- What needs to be done
Can you extend the piece below on Bangladesh's recovery from COVID-19, picking up after its final sentence?

- Text shown
---------------

We rise from COVID-19 by helping the neediest first: Sheikh Hasina

Bangladesh could have fallen prey to COVID-19 but we acted fast to protect both our most vulnerable people and businesses. As a result, the pandemic did not hit Bangladesh as hard as other countries. We are emerging from the pandemic in a good position to continue the economic resurgence that began a decade ago.

Our approach to fighting COVID-19 was to balance lives and livelihoods, focusing on the needs of people first and then assisting the businesses that employed them.

At the very start of the pandemic last year, the government offered relief to the ultra-poor, the disabled, seniors, migrants, and impoverished women. We quickly distributed cash and other types of assistance to 40 million people, a quarter of the population. This came in the form of 28 separate stimulus programs totaling $22.1 billion–nearly 6.2% of our Gross Domestic Product (GDP). We spent billions of additional dollars on vaccines and other emergency measures.

---------------

- Stored items
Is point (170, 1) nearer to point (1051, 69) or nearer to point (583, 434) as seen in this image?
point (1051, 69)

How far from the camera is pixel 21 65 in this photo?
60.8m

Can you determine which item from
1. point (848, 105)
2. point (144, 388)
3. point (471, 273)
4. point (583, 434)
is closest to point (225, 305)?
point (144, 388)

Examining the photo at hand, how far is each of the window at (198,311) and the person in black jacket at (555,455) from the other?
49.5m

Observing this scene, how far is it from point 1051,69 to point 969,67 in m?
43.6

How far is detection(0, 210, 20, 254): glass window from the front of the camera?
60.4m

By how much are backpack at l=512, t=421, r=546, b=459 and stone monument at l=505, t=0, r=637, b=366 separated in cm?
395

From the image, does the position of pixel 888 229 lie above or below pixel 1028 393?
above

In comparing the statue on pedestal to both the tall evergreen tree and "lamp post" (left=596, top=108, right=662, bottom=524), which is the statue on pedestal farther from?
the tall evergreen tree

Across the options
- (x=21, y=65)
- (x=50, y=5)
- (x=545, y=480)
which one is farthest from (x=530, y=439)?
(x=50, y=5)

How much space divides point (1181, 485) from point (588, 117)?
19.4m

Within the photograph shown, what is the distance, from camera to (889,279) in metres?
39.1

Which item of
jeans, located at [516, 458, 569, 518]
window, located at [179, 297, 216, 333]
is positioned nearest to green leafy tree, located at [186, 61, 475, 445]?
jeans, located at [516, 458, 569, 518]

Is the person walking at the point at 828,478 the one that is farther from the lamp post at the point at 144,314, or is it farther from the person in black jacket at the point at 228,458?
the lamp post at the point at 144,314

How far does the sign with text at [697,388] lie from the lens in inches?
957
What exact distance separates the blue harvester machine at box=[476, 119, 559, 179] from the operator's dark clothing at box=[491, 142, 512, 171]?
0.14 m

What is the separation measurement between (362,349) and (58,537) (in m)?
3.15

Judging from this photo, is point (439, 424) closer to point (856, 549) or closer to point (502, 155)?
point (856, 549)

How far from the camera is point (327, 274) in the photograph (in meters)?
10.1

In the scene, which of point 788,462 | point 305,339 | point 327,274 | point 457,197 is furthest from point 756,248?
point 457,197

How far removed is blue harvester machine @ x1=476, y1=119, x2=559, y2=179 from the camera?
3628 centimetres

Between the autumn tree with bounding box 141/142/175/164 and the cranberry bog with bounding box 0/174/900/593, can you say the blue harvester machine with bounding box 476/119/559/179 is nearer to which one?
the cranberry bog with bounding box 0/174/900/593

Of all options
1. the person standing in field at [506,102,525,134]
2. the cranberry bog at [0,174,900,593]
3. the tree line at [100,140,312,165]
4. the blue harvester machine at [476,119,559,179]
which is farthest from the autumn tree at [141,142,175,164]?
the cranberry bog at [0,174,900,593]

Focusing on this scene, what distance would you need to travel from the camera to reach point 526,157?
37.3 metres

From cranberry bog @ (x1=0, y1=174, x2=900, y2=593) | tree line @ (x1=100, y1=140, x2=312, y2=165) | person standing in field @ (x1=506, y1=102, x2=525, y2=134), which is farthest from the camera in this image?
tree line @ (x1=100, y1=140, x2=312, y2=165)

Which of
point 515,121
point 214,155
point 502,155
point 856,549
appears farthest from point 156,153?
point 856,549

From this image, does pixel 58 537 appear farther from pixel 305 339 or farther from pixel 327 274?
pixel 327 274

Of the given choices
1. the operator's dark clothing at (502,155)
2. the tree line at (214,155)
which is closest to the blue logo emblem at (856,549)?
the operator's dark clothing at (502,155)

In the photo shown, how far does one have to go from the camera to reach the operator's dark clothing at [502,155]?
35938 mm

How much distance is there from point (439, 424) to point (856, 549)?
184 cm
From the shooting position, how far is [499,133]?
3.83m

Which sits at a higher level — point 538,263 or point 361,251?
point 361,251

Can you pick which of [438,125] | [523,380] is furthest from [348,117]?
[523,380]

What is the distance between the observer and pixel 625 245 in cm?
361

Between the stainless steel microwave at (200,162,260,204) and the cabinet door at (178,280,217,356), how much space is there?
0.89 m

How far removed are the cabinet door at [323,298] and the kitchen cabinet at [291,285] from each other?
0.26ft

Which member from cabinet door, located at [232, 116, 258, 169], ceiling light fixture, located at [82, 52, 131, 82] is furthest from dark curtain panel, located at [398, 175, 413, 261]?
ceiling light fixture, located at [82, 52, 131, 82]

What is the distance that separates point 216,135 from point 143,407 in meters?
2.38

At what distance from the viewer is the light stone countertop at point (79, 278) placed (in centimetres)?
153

---------------

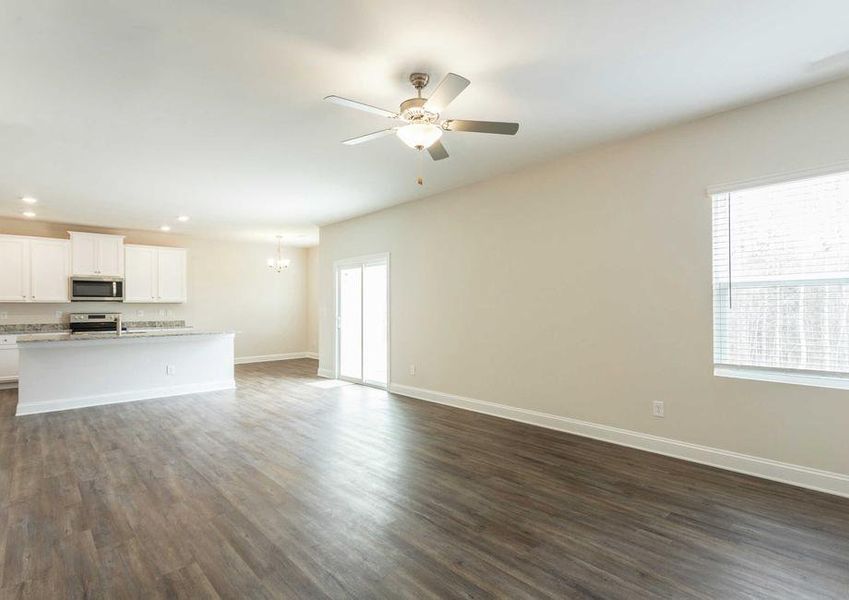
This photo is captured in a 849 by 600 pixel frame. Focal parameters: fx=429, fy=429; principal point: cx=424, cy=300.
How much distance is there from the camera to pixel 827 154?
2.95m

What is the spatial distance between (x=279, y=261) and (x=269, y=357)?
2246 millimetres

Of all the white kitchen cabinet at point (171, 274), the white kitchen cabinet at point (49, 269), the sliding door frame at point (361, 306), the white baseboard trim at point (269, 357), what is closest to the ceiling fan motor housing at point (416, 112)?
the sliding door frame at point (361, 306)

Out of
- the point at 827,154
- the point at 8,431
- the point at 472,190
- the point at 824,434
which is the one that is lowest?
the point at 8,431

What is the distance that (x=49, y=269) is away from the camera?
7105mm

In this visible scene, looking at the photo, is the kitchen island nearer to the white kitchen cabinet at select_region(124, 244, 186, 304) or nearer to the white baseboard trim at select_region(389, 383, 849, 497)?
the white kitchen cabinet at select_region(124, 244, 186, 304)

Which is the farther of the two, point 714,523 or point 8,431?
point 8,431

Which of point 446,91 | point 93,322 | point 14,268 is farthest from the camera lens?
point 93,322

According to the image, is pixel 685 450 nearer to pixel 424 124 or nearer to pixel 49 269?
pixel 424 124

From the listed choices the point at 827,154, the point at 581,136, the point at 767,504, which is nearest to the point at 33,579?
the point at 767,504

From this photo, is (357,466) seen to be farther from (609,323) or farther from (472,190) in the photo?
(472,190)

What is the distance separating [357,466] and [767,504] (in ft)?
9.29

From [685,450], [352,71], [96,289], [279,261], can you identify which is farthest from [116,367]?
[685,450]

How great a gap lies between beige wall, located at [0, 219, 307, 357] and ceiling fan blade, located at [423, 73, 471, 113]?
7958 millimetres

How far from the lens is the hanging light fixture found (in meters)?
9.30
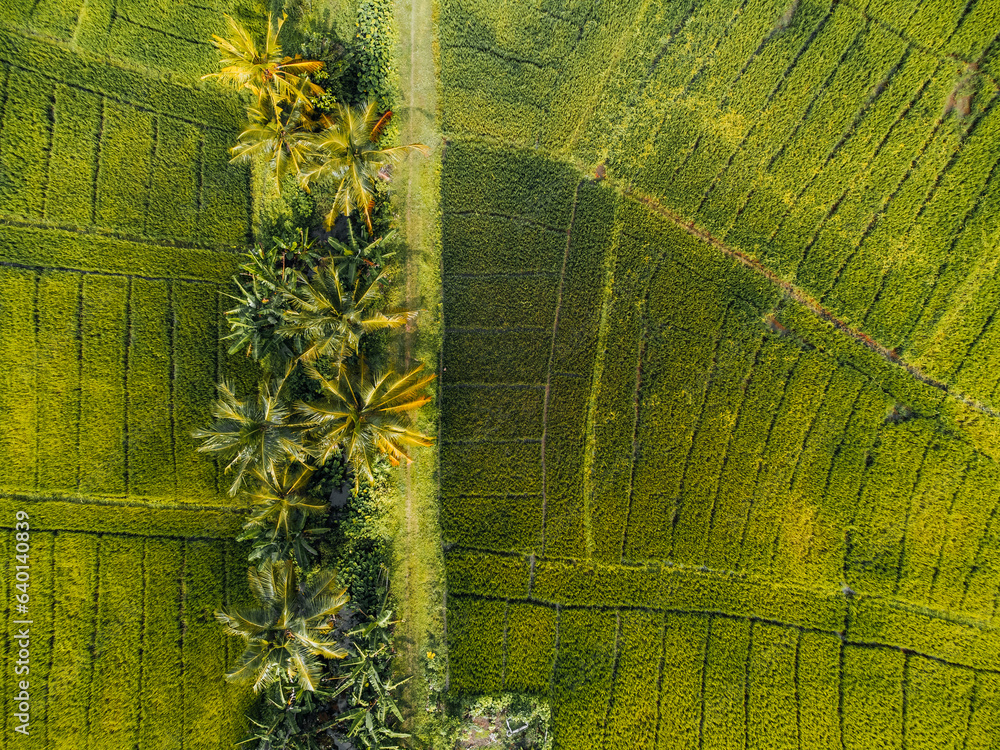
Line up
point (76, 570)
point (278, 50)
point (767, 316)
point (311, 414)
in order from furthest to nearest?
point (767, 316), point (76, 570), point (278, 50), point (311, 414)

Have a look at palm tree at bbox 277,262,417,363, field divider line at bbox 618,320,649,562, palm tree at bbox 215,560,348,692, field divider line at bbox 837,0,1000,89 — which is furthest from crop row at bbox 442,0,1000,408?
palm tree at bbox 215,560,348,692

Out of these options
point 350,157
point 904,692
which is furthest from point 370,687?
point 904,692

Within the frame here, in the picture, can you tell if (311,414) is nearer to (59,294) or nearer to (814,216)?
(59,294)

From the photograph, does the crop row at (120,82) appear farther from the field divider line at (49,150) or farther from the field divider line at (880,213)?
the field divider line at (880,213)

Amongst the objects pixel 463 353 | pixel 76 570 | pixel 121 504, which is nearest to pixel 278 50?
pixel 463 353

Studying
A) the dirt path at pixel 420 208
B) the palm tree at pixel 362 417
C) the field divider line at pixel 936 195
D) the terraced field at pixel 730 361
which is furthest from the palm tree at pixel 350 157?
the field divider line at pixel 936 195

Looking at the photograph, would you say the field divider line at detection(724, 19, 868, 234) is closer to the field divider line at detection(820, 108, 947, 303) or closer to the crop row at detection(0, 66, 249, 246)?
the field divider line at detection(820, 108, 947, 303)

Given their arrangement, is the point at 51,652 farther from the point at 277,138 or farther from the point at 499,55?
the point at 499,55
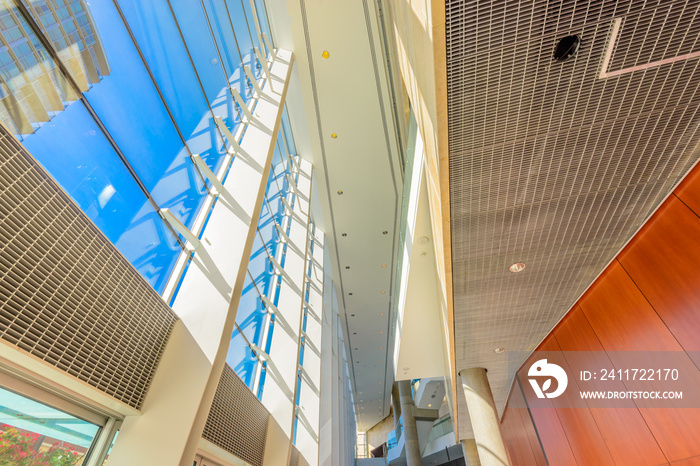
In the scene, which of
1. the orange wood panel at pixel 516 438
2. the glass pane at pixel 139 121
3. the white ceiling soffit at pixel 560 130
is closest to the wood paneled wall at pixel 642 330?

---------------

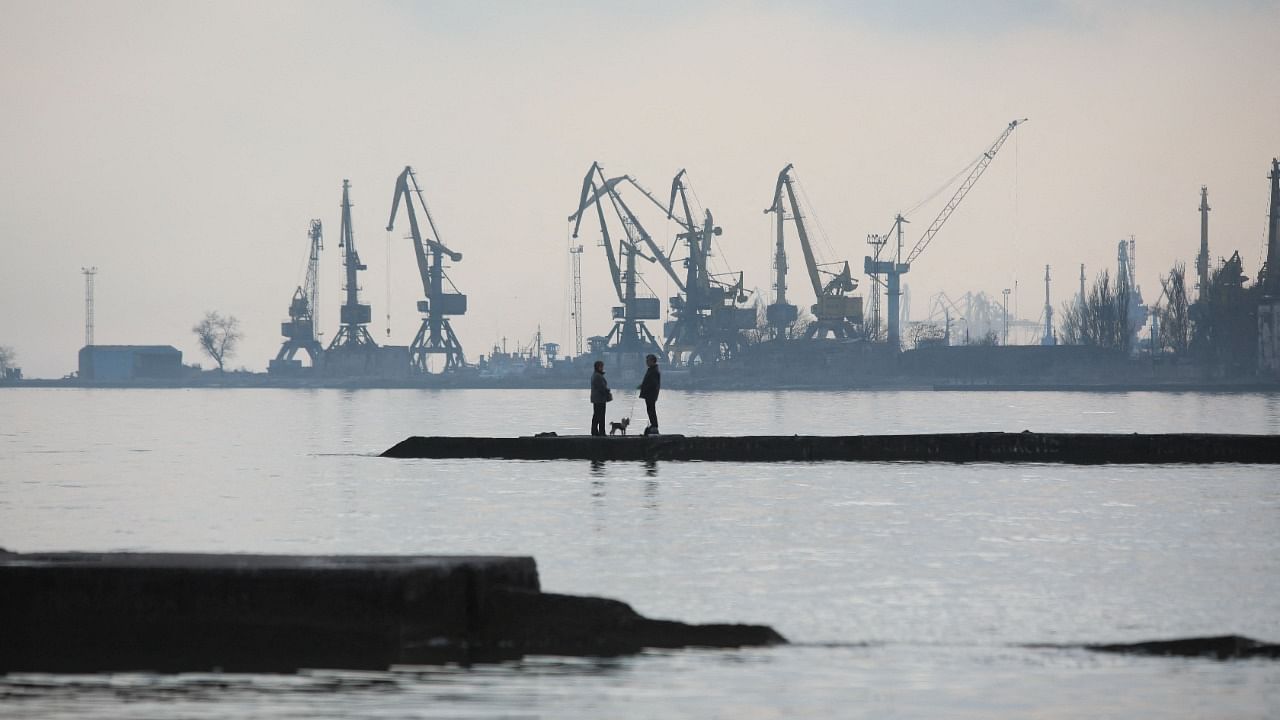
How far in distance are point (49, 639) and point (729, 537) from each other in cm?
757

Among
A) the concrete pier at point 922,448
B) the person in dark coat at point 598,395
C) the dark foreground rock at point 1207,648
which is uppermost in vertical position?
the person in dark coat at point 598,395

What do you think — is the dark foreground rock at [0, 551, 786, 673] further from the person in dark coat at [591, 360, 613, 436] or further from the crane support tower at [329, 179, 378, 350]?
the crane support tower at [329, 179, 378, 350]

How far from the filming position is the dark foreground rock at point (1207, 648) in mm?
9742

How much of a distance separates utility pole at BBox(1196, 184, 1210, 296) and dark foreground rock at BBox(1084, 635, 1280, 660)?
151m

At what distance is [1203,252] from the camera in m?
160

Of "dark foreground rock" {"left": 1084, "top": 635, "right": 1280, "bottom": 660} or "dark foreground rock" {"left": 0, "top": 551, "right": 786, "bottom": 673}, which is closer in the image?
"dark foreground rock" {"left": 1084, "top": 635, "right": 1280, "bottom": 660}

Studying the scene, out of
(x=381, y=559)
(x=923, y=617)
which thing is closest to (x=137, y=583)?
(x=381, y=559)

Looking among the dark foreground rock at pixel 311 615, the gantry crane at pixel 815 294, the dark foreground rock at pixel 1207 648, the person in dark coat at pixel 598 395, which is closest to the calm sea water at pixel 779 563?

---------------

- Written reply
People continue to be at the heart of everything we do, whatever the Omicron variant brings. The government instituted a “No One Will Go Hungry” policy that provided rice, baby food, and cash to 16.8 million families. We targeted payments to the aged, the disabled, and deserted and destitute women. We expanded a program inaugurated prior to the pandemic to build houses for the homeless to commemorate the centenary of the birth of my father–the founding father of the nation and its first president–Bangabandhu Sheikh Mujibur Rahman. The program contributed immensely to our fight against the disease.

The government also prioritized assisting small businesses and their employees. We offered low-interest loans to small-business entrepreneurs, especially women and farmers. Government loans on favorable terms also were used to pay workers in the tourism and hospitality industries that were ravaged by shutdowns.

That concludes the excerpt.